The expansion zone has always been (at least since the dawn of the 20th century) a mixed-use industrial area. Meatpacking, transportation, etc. It has never been a cultural center because of the three viaducts that cut off the area from light and transportation.
Most of the residents of the surrounding area moved in after Robert Moses built his warehouse-style projects (Grant and Manhattanville Houses) in the 1950s-60s. The people at Mitchell-Lama building 3333 moved in a bit later.
This isn’t really an area with lifetime inhabitants. It’s such a joke that this keeps coming up.
@Anonymous So who currently owns the gas station and the Storage building?
@Anonymous The community will almost surely be changed for the better. But more importantly, if Columbia owns the land and buildings they have every right to expand into it. It makes no sense for the Floridita guy to say that Columbia is “trying to take over something that doesn’t belong to them”.
@Anonymous I don’t give a shit about these protestors.
I wish we expanded more aggressively earlier when harlem was poorer. We can’t go through life as an economic and academic giant while worrying about every little bug that we step on. I’m sorry that they are having their community changed, possibly destroyed. It’s not the first, and it won’t be the last.
@Anonymous You are clearly not sorry they are having their community changed…if you were sorry, you’d be against the expansion…duh.
@Anonymous That’s demonstrably not true.
You feel bad for children dying in Africa, but you don’t spend every moment of your life trying to save them.
I wish we all could live in the exact community that would make us the happiest, but that’s not possible. However glorious Manhattanville is (not that much, as it happens), it is better for more people to bulldoze their run-down old buildings and construct billions of dollars of new high-tech research facilities. Life is harsh, you don’t always get what you want. Those protestors need to grow up, and just take the fat check that Columbia offered them.
@sooo one interpretation of what this person has said:
poor people do not capitalize on their ability to gather capital and develop their land for economic profits. in fact, poor people in manhattan have the most economic profit to gain, but do not realize it, which makes them prime targets for societal economic surplus inducing organizations with columbia who have the capital and non-capital resources to capitalize on the opportunity.
reality:
poor people lack non-capital resources to develop their own property for economic gain. these non-capital resources include: networks and connections to developer capital, knowhow & education, business language.
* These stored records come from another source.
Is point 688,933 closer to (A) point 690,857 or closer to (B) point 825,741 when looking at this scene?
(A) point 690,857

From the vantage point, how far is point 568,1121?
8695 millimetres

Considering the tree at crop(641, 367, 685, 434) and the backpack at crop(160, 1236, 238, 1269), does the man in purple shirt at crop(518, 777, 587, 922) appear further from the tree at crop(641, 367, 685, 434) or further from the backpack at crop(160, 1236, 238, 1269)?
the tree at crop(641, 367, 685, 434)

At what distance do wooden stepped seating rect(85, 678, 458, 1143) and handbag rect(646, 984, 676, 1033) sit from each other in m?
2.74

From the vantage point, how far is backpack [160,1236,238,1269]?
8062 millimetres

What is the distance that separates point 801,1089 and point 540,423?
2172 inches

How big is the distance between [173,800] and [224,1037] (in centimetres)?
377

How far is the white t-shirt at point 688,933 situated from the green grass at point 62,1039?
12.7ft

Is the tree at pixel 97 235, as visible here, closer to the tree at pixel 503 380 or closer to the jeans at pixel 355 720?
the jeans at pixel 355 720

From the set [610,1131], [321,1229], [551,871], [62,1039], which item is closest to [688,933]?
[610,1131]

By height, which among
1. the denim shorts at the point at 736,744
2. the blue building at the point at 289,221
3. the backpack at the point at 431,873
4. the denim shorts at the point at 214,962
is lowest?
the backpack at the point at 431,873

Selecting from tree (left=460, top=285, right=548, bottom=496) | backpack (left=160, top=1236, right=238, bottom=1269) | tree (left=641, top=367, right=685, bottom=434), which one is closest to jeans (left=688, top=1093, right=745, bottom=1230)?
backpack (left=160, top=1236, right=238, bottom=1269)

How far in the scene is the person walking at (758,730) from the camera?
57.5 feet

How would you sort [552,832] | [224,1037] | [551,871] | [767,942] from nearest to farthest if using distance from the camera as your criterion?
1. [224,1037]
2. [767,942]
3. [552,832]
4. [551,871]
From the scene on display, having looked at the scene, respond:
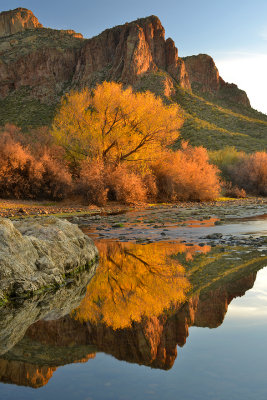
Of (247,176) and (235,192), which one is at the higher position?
(247,176)

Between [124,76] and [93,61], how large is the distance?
84.5ft

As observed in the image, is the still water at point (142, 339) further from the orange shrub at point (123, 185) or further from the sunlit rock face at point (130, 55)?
the sunlit rock face at point (130, 55)

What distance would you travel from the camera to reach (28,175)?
2742 cm

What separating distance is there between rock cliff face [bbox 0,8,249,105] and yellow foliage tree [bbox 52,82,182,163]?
208 ft

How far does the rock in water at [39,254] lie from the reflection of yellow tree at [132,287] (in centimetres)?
53

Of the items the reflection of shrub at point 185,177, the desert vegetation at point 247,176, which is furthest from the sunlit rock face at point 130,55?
the reflection of shrub at point 185,177

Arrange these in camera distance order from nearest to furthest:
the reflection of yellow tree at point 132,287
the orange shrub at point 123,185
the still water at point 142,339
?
the still water at point 142,339 < the reflection of yellow tree at point 132,287 < the orange shrub at point 123,185

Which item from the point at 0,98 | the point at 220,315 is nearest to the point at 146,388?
the point at 220,315

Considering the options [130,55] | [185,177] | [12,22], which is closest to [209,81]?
[130,55]

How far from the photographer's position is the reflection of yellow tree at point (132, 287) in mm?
4781

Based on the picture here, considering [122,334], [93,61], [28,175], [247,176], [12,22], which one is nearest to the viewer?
[122,334]

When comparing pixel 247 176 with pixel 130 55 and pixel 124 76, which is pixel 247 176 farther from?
pixel 130 55

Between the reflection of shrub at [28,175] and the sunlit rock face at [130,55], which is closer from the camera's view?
the reflection of shrub at [28,175]

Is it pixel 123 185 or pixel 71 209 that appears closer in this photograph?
pixel 71 209
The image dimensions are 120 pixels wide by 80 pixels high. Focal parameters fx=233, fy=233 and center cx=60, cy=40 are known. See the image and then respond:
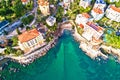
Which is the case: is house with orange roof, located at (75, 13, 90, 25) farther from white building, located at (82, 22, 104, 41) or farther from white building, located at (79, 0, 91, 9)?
white building, located at (79, 0, 91, 9)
if you really wanted to protest, maybe you should do something about rallying a neighborhood not to protest getting stepped on when stepping already happens. maybe you should consider founding a community building organization that links the community to non-capital resources so they can fend for themselves and potentially become developers themselves. This is the community plan 197-a. The fatal flaw on 197-a is that the plan was stupid. It did not propose getting non-capital AND capital resources together to create something–in effect, that plan laid down was already a pipedream when it was made. it also provided a golden nugget for columbia because it demonstrated that the effort on 197-a failed and that columbia would be the ultimate answer.
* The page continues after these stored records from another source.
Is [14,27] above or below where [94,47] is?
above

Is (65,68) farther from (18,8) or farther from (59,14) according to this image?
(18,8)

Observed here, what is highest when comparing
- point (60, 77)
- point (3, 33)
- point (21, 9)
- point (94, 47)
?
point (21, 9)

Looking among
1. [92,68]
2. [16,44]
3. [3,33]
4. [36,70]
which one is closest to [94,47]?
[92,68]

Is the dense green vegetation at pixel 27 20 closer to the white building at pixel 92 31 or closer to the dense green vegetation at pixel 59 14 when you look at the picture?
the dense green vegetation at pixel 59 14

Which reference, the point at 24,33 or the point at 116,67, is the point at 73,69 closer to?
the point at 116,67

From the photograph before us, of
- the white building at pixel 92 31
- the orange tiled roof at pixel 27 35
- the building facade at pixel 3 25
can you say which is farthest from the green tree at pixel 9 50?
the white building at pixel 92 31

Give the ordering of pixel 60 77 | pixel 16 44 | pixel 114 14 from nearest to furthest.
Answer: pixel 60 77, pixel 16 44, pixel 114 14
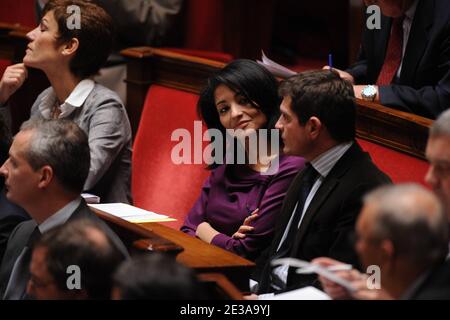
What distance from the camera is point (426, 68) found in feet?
5.98

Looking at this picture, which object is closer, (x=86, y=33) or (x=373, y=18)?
(x=373, y=18)

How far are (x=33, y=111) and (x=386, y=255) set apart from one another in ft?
4.23

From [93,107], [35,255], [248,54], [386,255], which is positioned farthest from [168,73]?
[386,255]

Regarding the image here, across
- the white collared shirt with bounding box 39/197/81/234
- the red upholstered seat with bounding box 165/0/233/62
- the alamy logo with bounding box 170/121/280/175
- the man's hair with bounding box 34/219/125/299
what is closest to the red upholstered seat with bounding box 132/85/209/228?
the alamy logo with bounding box 170/121/280/175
to me, fighting columbia is already a lost cause. the fight should have begun a long time ago in a different medium where the argument and capital & non-capital resources could be controlled. until that time, poor people need to wise up and realize that their land is freakin valuable and they should develop it themselves, and endogenously raise the value of their land.
@Anonymous Why do you assume the need to be an academic and economic giant as if this was a natural and necessary goal? Does academic learning necessitate capitalist expansion and accumulation or ? Your arguement is horribly hypocritical: you claim to feel sorry for an exploitative system you also whole-heartedly embrace as the natural order. Maybe you need to grow up and find a better way to look at the world beyond played-out social darwinism.
@Anonymous great post bwog. we need more student support against the expansion.